Oh man, I love the Hangout! It is amazing and we’ve done it two years now. That was a festival that asked us back and it’s so well-run and you’re playing right on the beach and it’s just insane and beautiful. And Wakarusa right now is pretty great. I love this location. And I’m really looking forward to Bonnaroo because it’s just huge and is like a city that just builds itself. And I like being part of something that is sort of larger than the sum of its parts and you really feel like you are part of something.
In reading a lot of your press, something I noticed are the comparisons to performers like: Joplin, Tina Turner, Bonnie Raitt, etc. Do you enjoy hearing that or is it a distraction that is starting to get old?
I enjoy hearing it and I do appreciate it but I also think one of the problems in comparing music is that it immediately cancels out the listener’s ability to listen with open ears. If I had never heard us before and somebody would sum me up in a ball, and said it was like Tina Turner fronting the Rolling Stones, yeah sure maybe as I listener I would say, ‘Wow, cool. That sounds interesting I want to hear that,’ but then you’re listening with that impression. So I’m honored by those comparisons, but I do think they can take away from the listener’s objective.
And along those same lines, critics always throw the southern rock, jam band tag around your music. Again, is that something you get tired of talking about?
Not really because it happens to a lot of bands.
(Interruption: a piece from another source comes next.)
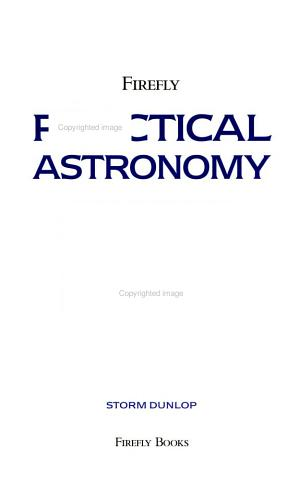 Firefly Practical Astronomy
I mean look at a band like My Morning Jacket, who is doing amazing things that couldn’t be further from the southern rock tag, and they can’t be held down either. So, I think in a lot of ways a good band should have all those influences. A good band should shine a light on the best parts of every great genre. For us, that’s a lot of blues, gospel, and soul music that has been a big influence over the years and somehow that sort of wound up in a jam capacity mainly because of the venues we were playing and the festivals and I think that shines a good light on southern rock and all of the gospel that we listened to as kids. So the jam thing is great and it allows us to stretch out on stage without looking out at the audience and seeing them yawning. The audience comes to the shows with an expectation of some of that and it allows them to enjoy the show without wondering what’s going to happen next or asking ‘Why aren’t they playing their single?’ Our crowd has been tuned to not expect the short, quick pop song but also not to expect seven 25-minute songs.
You recently did a great cover of Gillian Welch’s Elvis Presley Blues. Seeing that she has been a favorite of No Depression over the years, do you admire her work or any other alt-country artists that have graced the pages of the magazine?
Gillian and David (Rawlings) really do stand out for me. Time the Revelator is my Bible. We also had a funny hang with Jay Farrar at Bonnaroo in 2006 where he just sort of wandered on our bus and started playing music with us. So, I sort of had this reverence and saw these artists in a serious way, but now that I know Gillian and David a little bit and after talking to Jay all that kind of serious, dark-cloud kind of stuff has gone away and they’re just great human beings who love to play music. That’s been the thing I reflect on as we all grow up and come into our own. It’s a cool thing to see that.